Önümüzdeki beş yıllık dönemi ellerindeki kartları son derece iyi oynayarak geçirmek durumunda olduğunun bilinciyle hareket eden bir CHP Genel Merkezi var öncelikli olarak karşımızda. Biliyorlar ki, bugün yerel seçimlerde kendilerine yetkiyi veren vatandaş, en küçük bir hatalarında ‘diğerleri de bunlardan farklı değildi’ diyerek ellerinden yetkiyi alıverir genel seçimlerde.

Hani üç beş kişinin şahsi emelleri uğruna koskoca CHP’nin bir büyük genel seçim hezimeti daha yaşamasına kimsenin müsaade edecek kadar sabrı yok. Zira herkesin kendine göre kurduğu siyasi ikballeri var. Misal 2028 yılında Cumhurbaşkanı Recep Tayyip Erdoğan’ın karşısına rakip olarak çıkmayı planlayan İBB Başkanı Ekrem İmamoğlu sizce böyle bir aymazlığa izin verecek kadar tedbiri elden bırakır mı?

Bırakmıyor da zaten. Konuyla ilgili tepkisini izledik. Yakında CHP Sayıştayı diyebileceğimiz denetim kurulu da işe koyulacak umarım.

‘Yıllarca bu gözler neler gördü de seçimlerde AK Parti’ye sandıktan sarı kart çıktı?’ sorusuna iki gündür yanıt veriyoruz.
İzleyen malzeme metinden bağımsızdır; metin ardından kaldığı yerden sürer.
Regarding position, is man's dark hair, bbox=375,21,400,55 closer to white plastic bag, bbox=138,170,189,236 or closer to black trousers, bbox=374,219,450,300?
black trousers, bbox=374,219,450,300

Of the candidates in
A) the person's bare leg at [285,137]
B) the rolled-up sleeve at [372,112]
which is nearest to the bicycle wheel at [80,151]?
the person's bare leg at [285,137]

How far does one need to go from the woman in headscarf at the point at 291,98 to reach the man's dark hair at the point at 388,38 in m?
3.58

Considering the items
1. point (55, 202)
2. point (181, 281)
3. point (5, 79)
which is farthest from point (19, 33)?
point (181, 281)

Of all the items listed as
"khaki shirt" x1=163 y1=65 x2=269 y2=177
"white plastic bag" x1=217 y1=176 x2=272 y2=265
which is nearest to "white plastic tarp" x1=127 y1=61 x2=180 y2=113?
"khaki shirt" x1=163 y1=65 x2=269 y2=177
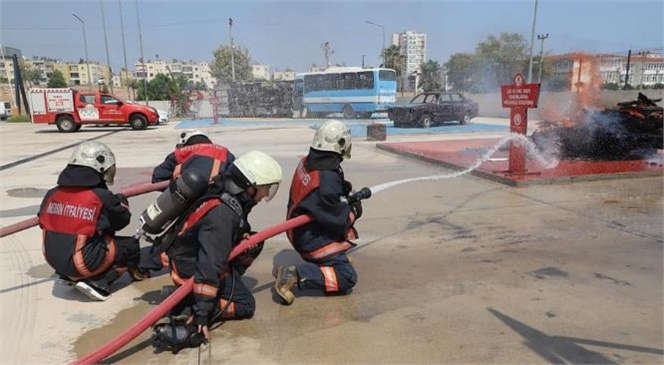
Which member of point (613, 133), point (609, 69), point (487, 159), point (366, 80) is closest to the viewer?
point (613, 133)

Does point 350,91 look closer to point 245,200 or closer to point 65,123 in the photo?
point 65,123

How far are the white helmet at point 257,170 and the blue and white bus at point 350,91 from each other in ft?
81.5

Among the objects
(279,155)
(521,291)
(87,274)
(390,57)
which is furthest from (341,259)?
(390,57)

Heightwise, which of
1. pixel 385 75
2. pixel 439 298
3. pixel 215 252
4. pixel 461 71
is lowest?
pixel 439 298

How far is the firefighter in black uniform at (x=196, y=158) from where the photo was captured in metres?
4.08

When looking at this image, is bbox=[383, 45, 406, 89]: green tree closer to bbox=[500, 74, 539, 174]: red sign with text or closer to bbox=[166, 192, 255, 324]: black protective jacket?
bbox=[500, 74, 539, 174]: red sign with text

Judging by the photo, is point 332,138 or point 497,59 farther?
point 497,59

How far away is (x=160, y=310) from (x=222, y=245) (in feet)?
1.73

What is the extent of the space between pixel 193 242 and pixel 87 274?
110 centimetres

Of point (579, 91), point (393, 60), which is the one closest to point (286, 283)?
point (579, 91)

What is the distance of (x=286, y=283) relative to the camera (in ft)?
12.4

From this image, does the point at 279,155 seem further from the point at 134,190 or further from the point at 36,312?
the point at 36,312

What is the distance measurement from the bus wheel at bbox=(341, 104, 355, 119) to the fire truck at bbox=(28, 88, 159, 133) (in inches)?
446

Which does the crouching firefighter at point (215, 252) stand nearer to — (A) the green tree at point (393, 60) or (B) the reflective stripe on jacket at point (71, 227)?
(B) the reflective stripe on jacket at point (71, 227)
Bugün de verelim aynı yanıtı ki, unutmayalım, unutturmayalım ve bir kez daha benzeri işleri görmeyi istemediğimizin altını kalın kalın çizelim.

Liyakat esasına dayanmayan atamalar, eş, dost, akraba kayırmacılığı, devlet makamlarının babadan kalma çiftlikler gibi hoyratça kullanımı, sıkışınca uydurulan yalan yanlış senaryolar, üç beş maaşlı bürokratlar ve bir kesimin haddini hesabını tutamayacağı kadar çok parası varken, ülkenin büyük bölümünün açlık sınırının altında gelirlerle geçinmek durumunda kalması, devletin kasasından bir biçimde kılıfını uydurup partililere ya da yakınlara para aktarma gibi maddeleri sayınca kısa bir özet geçmiş oluruz diye düşünüyorum.

Hafta başından bu yana şehirde konuştuğumuz tüm konular bu çerçevede dönüp duruyor.

Bir önceki yazımda belirtmiştim Bursa Büyükşehir Belediye Başkanı Mustafa Bozbey’in yeğeni ile ilgili yaptığı atamanın yanlış olduğunu ve oluşan kamuoyu sayesinde bu atamadan vazgeçildiğinin dün itibariyle Bursa basını ile paylaşıldığını.

Bu paylaşım yapılırken Bozbey, konunun henüz netleşmediğini, bir düşünceden ibaret olduğunu, oluşan tepkiler nedeniyle de bu düşüncelerinden vazgeçtiklerini belirtmişti.

Şimdi Sezar’ın hakkının Sezar’a verildiği bir yazı yazmak niyetindeyim. Bu nedenle, bugün düzenlenen basın toplantısında atama meselesinin Bozbey’in bahsettiği kadar masum olmadığını açıklamak için bizleri toplayan Eski Bursa Büyükşehir Belediye Başkanı Alinur Aktaş ve AK Parti Bursa İl Başkanı Davut Gürkan’ın delil olarak sundukları BURKENT Yönetim Kurulu Toplantı tutanağında kararın alındığının resmi olarak göründüğüne vurgu yapalım.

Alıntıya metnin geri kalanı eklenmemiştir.